=== Supplied data ===
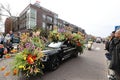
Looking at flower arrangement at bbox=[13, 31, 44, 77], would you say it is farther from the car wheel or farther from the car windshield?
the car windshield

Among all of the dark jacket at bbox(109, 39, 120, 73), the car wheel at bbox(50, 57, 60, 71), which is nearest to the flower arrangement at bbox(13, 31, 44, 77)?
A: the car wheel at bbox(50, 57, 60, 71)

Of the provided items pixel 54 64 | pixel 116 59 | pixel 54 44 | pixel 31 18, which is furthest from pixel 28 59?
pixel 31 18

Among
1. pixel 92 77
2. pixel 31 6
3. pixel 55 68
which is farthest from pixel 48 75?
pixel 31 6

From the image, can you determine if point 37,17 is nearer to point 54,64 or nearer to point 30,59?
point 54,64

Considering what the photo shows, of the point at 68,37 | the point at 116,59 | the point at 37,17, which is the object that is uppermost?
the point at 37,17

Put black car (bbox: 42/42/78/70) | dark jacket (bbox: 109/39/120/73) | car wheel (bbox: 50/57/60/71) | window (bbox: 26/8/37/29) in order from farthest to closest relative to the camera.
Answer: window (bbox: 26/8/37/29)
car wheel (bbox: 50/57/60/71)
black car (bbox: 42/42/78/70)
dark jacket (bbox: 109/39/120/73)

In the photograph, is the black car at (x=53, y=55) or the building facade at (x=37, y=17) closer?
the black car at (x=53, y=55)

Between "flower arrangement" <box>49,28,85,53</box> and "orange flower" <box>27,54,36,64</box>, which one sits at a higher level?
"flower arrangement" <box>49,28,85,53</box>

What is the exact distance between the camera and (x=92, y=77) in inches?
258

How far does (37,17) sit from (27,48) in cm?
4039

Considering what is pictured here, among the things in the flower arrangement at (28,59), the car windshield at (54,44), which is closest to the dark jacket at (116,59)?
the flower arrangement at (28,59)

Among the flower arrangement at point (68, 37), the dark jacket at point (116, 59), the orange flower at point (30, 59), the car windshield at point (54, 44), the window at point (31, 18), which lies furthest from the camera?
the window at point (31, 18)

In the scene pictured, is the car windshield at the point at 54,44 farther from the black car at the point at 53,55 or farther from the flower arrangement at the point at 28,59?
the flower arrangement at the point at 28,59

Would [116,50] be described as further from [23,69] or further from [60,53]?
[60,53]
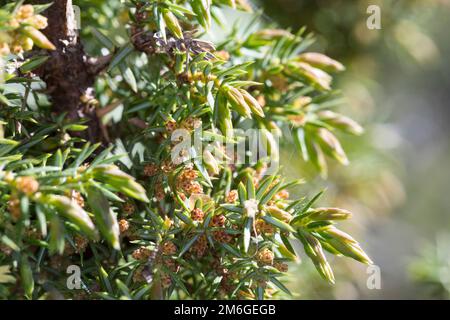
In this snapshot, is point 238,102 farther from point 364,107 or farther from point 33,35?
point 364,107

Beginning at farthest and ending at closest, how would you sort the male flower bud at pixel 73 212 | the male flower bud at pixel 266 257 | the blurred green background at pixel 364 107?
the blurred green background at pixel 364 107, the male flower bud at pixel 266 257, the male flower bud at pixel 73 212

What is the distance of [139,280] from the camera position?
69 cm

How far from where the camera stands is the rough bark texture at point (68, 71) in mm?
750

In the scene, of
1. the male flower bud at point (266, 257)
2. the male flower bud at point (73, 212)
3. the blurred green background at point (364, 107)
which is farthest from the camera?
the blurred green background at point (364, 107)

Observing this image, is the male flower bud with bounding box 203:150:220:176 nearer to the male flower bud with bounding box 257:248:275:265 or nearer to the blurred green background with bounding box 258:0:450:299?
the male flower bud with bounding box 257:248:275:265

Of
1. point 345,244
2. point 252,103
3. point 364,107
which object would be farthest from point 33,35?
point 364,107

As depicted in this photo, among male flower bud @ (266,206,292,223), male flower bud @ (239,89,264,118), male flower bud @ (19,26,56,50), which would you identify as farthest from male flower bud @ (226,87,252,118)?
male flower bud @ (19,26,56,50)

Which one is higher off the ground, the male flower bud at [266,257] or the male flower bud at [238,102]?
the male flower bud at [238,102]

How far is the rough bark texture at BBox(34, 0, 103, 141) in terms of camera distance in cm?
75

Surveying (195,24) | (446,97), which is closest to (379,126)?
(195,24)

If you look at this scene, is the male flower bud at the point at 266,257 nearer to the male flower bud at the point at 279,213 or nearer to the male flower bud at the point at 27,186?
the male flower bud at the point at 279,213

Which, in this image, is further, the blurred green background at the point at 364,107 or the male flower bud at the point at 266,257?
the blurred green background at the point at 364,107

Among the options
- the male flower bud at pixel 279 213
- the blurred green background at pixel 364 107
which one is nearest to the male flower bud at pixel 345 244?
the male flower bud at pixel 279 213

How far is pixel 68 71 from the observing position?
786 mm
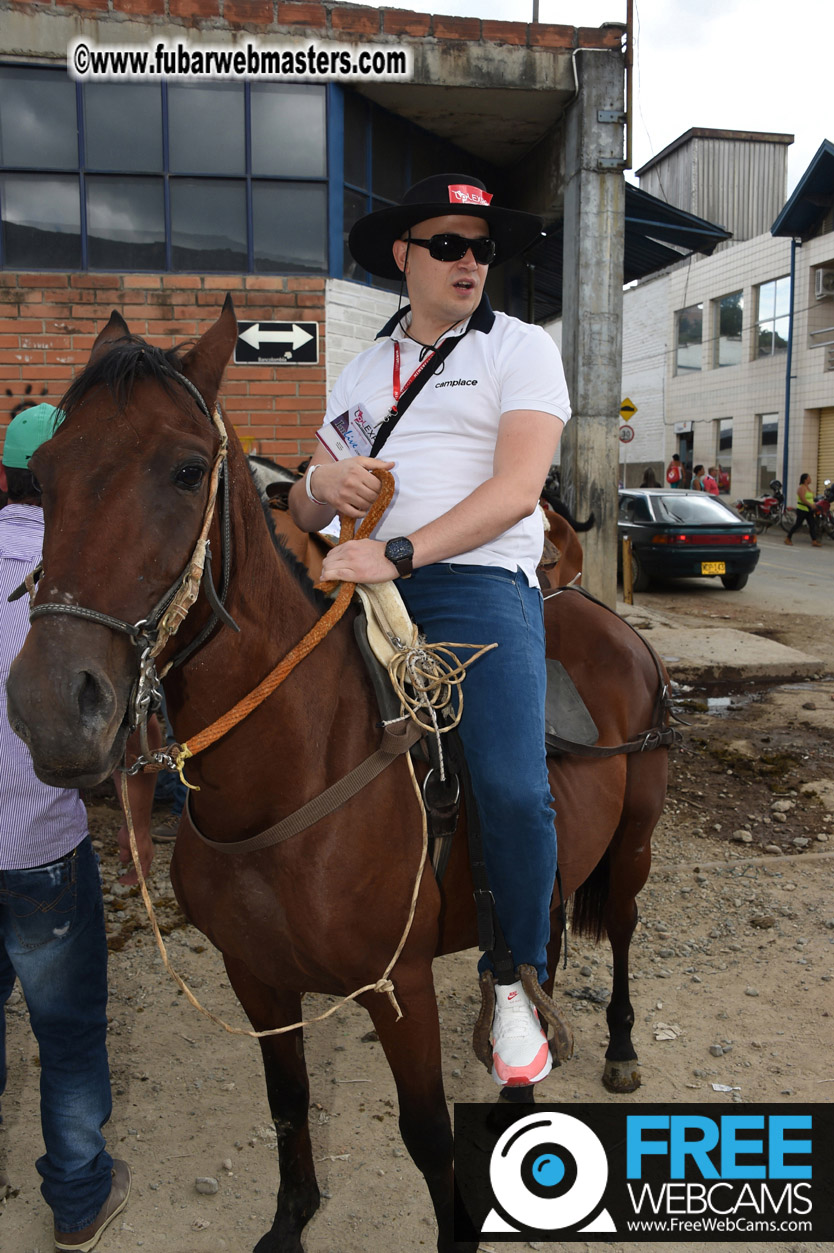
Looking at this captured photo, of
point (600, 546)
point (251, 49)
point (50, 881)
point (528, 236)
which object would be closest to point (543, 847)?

---

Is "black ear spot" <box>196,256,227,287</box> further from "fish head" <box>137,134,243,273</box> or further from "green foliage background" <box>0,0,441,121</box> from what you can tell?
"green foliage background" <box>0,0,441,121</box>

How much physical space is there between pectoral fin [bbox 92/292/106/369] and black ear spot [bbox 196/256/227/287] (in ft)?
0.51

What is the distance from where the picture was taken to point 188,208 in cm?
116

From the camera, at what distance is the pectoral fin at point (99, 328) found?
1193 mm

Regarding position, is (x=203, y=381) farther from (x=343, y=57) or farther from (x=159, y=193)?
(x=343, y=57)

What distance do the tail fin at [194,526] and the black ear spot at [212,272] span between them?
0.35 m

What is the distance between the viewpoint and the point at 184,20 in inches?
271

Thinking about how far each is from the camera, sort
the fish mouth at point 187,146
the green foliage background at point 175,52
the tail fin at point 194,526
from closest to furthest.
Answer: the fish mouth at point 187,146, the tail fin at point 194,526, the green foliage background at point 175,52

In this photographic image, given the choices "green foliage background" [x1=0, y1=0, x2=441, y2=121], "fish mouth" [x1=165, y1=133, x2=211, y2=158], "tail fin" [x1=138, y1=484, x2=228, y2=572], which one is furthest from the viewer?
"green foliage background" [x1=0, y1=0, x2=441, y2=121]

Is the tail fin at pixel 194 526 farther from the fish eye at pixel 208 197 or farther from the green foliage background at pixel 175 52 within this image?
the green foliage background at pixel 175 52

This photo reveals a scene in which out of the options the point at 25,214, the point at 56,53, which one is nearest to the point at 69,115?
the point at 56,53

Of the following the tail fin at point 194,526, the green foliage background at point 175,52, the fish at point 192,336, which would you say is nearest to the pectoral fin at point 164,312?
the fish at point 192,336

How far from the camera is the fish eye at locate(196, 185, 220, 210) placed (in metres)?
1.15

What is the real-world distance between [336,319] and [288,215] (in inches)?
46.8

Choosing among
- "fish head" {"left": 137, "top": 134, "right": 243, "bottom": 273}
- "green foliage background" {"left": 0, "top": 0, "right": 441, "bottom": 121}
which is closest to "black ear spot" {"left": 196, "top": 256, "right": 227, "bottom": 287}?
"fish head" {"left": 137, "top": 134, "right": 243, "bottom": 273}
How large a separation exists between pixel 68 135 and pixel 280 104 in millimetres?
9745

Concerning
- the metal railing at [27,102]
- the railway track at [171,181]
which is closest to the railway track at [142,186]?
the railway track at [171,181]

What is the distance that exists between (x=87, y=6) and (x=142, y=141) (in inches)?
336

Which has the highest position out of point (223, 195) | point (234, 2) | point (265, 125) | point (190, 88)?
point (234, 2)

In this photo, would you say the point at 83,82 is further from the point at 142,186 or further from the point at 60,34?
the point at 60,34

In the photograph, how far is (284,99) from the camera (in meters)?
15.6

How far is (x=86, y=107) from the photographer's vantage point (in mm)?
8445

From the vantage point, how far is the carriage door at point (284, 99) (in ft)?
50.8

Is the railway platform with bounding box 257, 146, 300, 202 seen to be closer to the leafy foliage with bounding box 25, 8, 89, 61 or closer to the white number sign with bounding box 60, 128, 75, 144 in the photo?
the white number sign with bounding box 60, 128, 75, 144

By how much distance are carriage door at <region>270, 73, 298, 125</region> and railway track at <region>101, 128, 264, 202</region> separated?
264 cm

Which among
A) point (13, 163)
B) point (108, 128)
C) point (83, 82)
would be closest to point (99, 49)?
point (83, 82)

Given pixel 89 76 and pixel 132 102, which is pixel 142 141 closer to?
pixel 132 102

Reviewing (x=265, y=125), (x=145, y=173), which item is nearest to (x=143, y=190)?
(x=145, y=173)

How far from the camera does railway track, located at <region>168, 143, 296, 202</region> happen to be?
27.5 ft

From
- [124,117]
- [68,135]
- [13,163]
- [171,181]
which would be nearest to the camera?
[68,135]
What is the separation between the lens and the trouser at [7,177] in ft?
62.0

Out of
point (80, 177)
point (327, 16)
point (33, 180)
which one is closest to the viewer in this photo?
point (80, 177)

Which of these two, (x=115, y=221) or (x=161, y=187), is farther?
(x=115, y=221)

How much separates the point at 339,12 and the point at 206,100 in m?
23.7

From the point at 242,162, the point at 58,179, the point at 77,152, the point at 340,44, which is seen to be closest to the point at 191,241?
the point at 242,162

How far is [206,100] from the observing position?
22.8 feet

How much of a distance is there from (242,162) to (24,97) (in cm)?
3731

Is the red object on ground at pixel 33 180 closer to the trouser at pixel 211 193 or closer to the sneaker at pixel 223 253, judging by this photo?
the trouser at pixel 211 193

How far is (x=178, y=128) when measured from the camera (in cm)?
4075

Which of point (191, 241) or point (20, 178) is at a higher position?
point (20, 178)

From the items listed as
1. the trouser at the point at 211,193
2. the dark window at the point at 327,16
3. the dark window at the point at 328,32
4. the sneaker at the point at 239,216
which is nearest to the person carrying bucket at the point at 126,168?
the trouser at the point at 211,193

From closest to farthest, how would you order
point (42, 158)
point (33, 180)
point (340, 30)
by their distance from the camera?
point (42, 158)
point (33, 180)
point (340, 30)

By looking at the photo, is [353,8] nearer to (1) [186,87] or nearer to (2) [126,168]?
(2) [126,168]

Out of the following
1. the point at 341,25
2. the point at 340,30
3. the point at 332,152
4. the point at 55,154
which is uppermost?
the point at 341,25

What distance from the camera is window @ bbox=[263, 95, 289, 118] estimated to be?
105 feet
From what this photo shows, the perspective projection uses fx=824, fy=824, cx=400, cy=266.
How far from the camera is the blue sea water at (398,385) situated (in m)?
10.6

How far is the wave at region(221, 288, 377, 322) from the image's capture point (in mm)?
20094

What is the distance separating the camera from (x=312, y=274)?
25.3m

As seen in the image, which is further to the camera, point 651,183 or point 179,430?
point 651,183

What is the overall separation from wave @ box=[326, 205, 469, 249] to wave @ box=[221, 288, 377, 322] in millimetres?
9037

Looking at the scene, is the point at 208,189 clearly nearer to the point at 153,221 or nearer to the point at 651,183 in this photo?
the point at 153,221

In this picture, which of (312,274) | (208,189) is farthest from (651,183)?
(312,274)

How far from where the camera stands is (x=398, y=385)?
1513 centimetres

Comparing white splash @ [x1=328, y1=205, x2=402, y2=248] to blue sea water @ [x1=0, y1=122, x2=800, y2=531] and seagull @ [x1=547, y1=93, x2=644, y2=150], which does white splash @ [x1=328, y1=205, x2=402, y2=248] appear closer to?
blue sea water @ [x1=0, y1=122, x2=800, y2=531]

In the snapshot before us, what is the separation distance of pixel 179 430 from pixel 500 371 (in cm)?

...

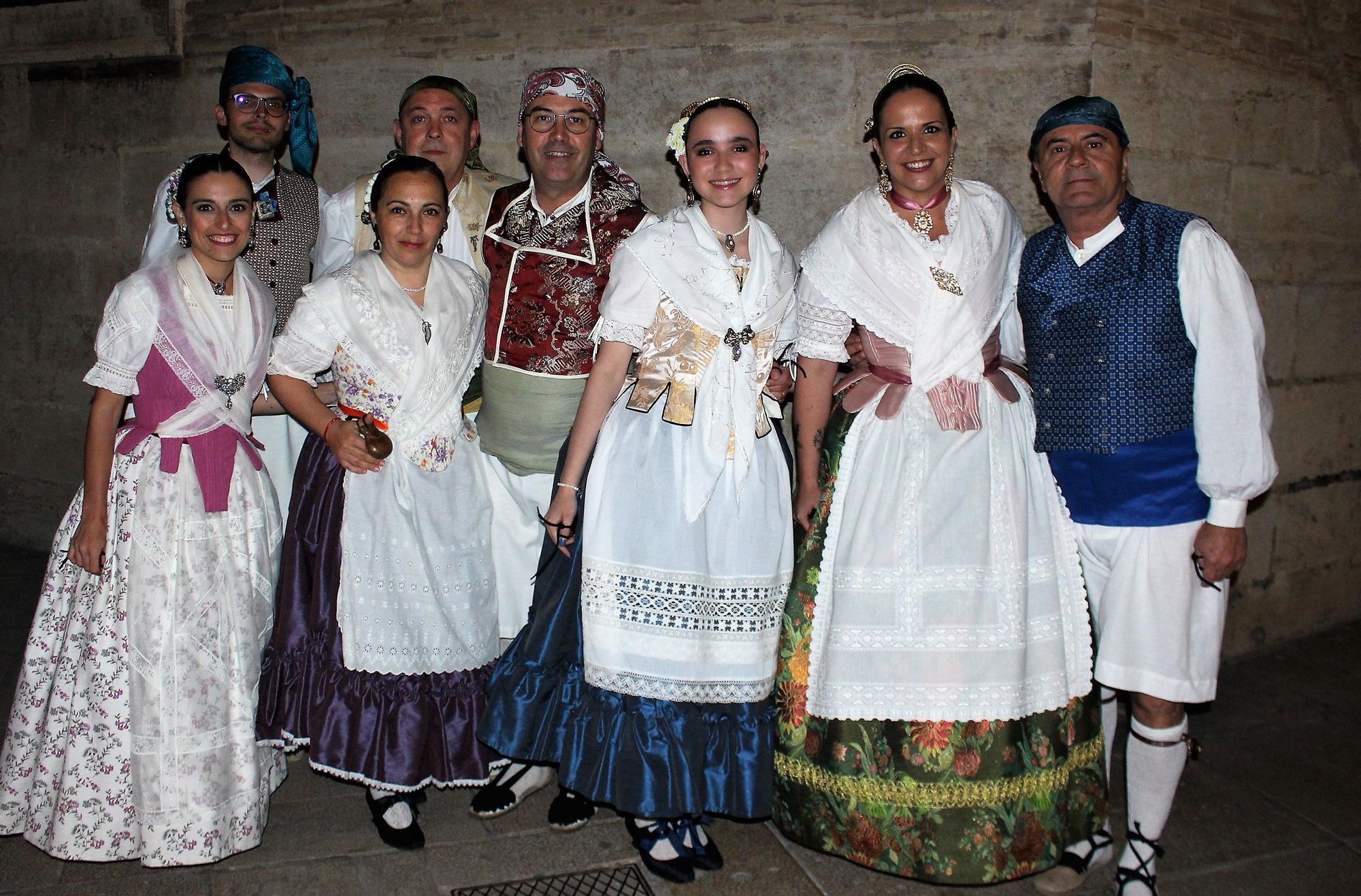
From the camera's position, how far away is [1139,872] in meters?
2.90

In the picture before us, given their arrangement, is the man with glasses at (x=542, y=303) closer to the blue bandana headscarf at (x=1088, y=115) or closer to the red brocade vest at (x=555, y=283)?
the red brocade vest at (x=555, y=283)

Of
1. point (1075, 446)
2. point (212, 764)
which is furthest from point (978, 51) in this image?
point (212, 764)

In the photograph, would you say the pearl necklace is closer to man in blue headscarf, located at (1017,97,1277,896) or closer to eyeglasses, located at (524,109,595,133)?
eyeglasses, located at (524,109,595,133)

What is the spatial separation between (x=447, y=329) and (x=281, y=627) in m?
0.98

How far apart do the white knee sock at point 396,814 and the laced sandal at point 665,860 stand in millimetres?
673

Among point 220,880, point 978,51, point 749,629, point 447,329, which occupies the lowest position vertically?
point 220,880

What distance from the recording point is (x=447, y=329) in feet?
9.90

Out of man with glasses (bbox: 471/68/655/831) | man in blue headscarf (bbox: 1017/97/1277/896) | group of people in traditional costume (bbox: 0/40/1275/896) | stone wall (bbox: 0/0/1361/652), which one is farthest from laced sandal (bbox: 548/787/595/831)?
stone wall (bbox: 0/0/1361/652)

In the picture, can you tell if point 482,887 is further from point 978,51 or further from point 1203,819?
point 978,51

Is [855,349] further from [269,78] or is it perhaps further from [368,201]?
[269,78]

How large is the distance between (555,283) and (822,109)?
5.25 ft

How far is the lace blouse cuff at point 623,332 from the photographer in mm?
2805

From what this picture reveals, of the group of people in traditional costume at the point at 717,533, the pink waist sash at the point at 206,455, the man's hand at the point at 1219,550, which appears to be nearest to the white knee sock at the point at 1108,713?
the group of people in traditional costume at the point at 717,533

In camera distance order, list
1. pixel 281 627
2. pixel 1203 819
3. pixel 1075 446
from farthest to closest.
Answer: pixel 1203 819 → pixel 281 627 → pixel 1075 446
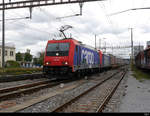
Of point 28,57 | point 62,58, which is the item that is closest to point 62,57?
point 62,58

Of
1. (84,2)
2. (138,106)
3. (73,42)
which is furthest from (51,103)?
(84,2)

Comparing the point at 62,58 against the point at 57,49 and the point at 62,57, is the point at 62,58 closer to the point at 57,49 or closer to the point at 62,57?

=== Brief ===
Copy word for word the stretch of items from the line containing "In the picture, can" through the line containing "Comparing the point", with both of those lines included. Leave the pictures out of your answer.

=== Solved problem ===
In the picture, can you tell if point 482,887 is further from point 978,51 or further from point 1203,819?
point 978,51

Is [855,349] further from [269,78] or is it perhaps further from [368,201]?
[269,78]

How large is the distance between (555,283) and (822,109)?
5.25 ft

How far is the lace blouse cuff at point 623,332 from the photographer in mm?
2805

From what this picture reveals, of the group of people in traditional costume at the point at 717,533, the pink waist sash at the point at 206,455, the man's hand at the point at 1219,550, which appears to be nearest to the white knee sock at the point at 1108,713?
the group of people in traditional costume at the point at 717,533

In camera distance order, list
1. pixel 281 627
2. pixel 1203 819
3. pixel 1075 446
from farthest to closest.
Answer: pixel 1203 819 → pixel 281 627 → pixel 1075 446
Of point 28,57 | point 62,58, which is the item that is closest to point 62,57?
point 62,58

Of
1. (84,2)
2. (138,106)
3. (73,42)
which is furthest from (51,103)?
(84,2)

Comparing the point at 62,58 against the point at 57,49 and the point at 62,57, is the point at 62,58 closer to the point at 57,49 or closer to the point at 62,57?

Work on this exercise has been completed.